Epigenetic and Posttranscriptional Regulation in Retinoblastoma ()
ABSTRACT
The Retinoblastoma 1 (RB1) gene, located on chromosome 13q14 and
encodes the tumor-suppressor retinoblastoma protein, is the cause of Retinoblastoma.
The mutational inactivation of both gene alleles brings on this cancer.
Retinoblastoma (RB) high-risk histopathological characteristics indicate
metastasis or local recurrence with rapid progresses following RB1 inactivation. There is growing interest in regulatory activities unconnected to
the coding region of the genome, or exome, in addition to epigenetic control
mechanisms. The altered epigenome is significant, though by no means the only,
problem in the etiology of Retinoblastoma.

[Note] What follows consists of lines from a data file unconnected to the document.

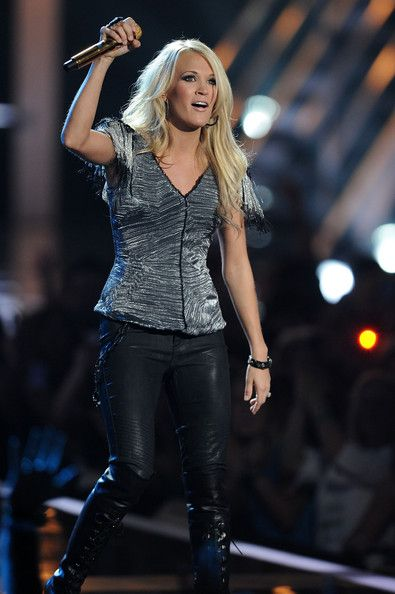 Carrie Underwood Photos Photos - Carrie Underwood performs onstage at the 2010 CMT Music Awards at the Bridgestone Arena on June 9, 2010 in Nashville, Tennessee. - 2010 CMT Music Awards - Show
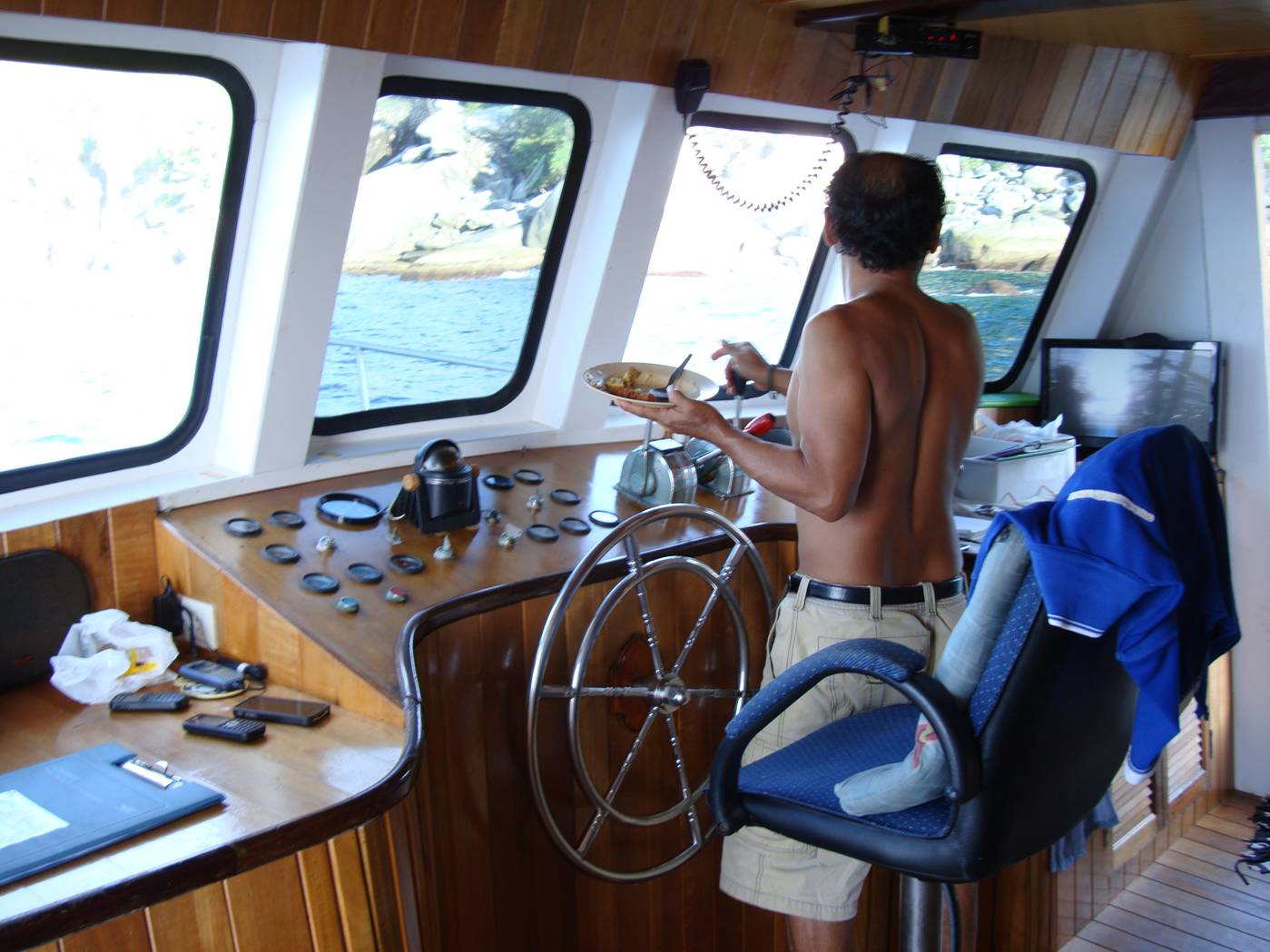 Picture:  The captain enjoys his lunch between dive spots.  Dive Asia out of Phuket Island, Thailand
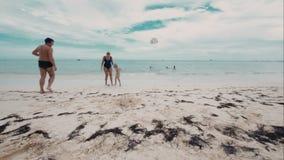 Gelukkige familie van drie die een bal op het strand spelen stock footage
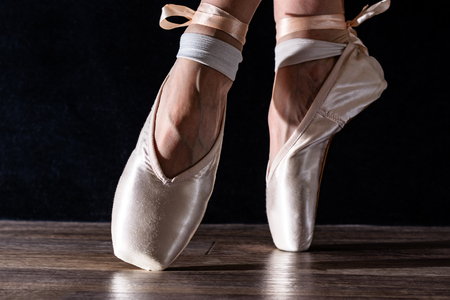 Feet of dancing ballerina on a black background in bright light Stock Photo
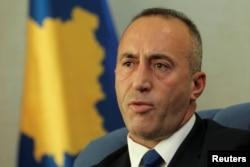 FILE - Kosovo's Prime Minister Ramush Haradinaj talks during an interview with Reuters in Pristina, Kosovo, Oct. 16, 2017.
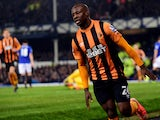Hull City's Nigerian midfielder Sone Aluko celebrates scoring their first goal during the English Premier League football match between Everton and Hull City at Goodison Park in Liverpool, north west England on December 3, 2014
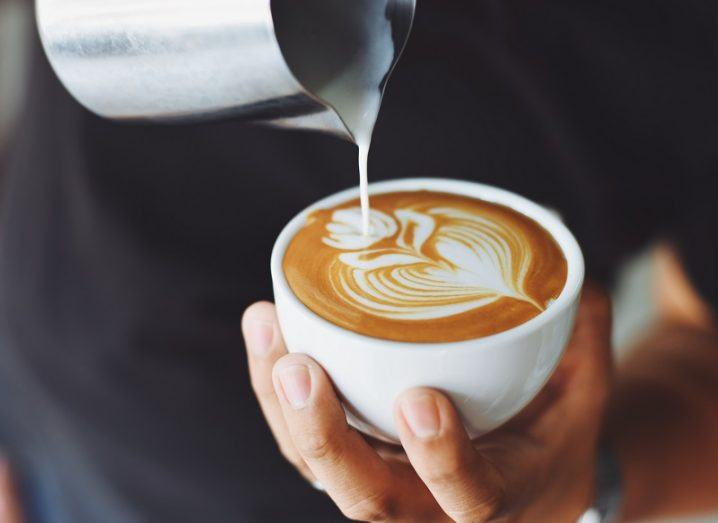 Barista with a jug of milk pouring into a cup of coffee.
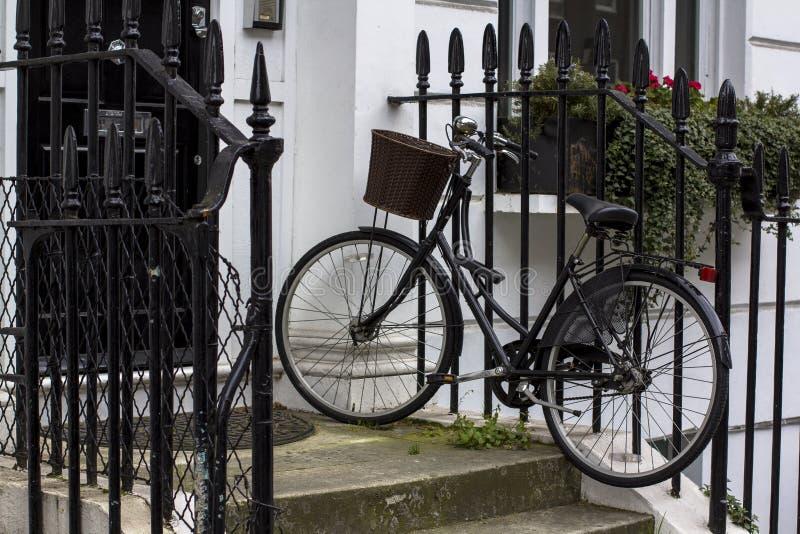 Uitstekende fiets met mand op de portiek Ingangsdeur aan woningbouw in Londen Typische deur in de Engelse stijl royalty-vrije stock afbeelding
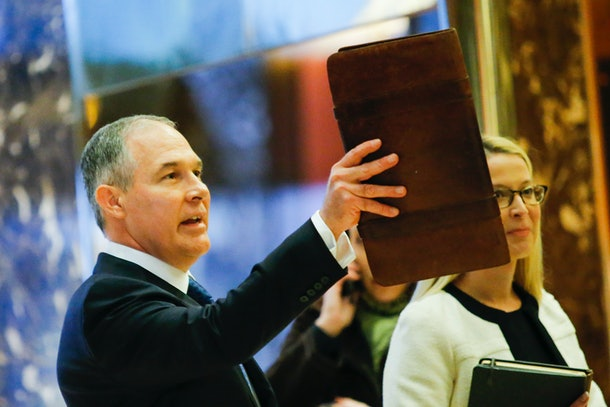 Oklahoma AG Scott Pruitt (L) arrives for meetings with President-elect Donald Trump November 28, 2016 at Trump Tower in New York
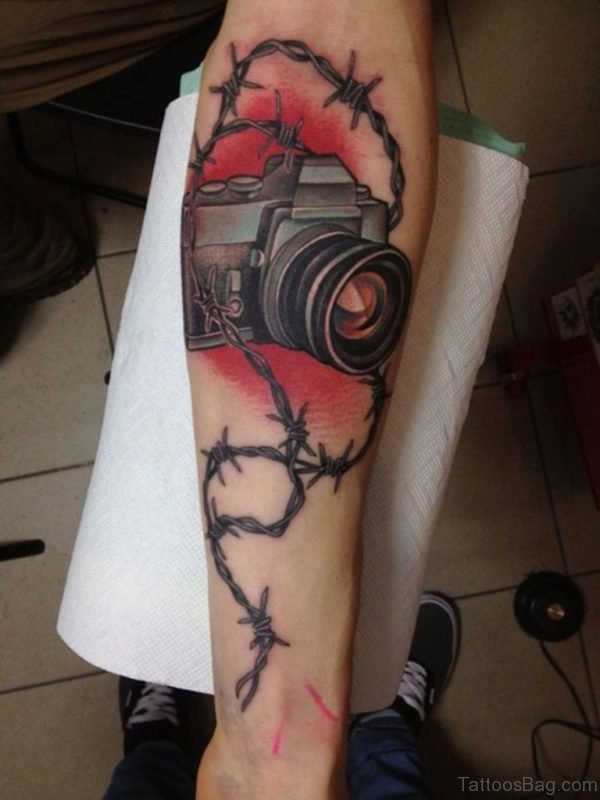 Camera And Barbed Wire Tattoo On Arm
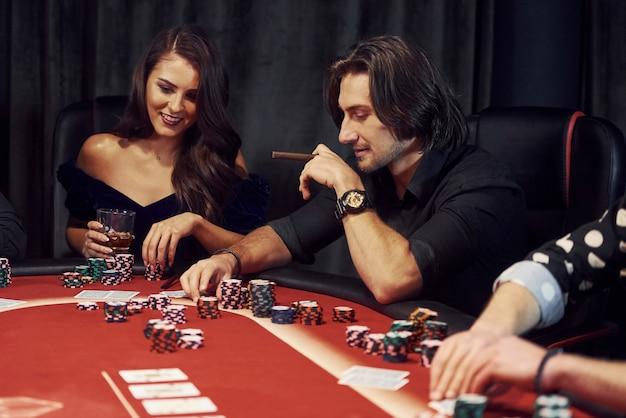Gruppo di giovani eleganti che giocano a poker nel casinò insieme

After all, cancer development is a
multistep process in which numerous dissimilar genetic, epigenetic, and posttranscriptional modifications result in a shared
phenotype. This study emphasizes the most recent developments in
posttranscriptional change and epigenetics related to retinoblastoma
tumor biology. Here, we highlight the novel biomarkers the retinoblastoma tumor
has expressed to improve patient survival.
Share and Cite:
Karla, T. , Matilde, R. and Meraz-Ríos, M. (2023) Epigenetic and Posttranscriptional Regulation in Retinoblastoma.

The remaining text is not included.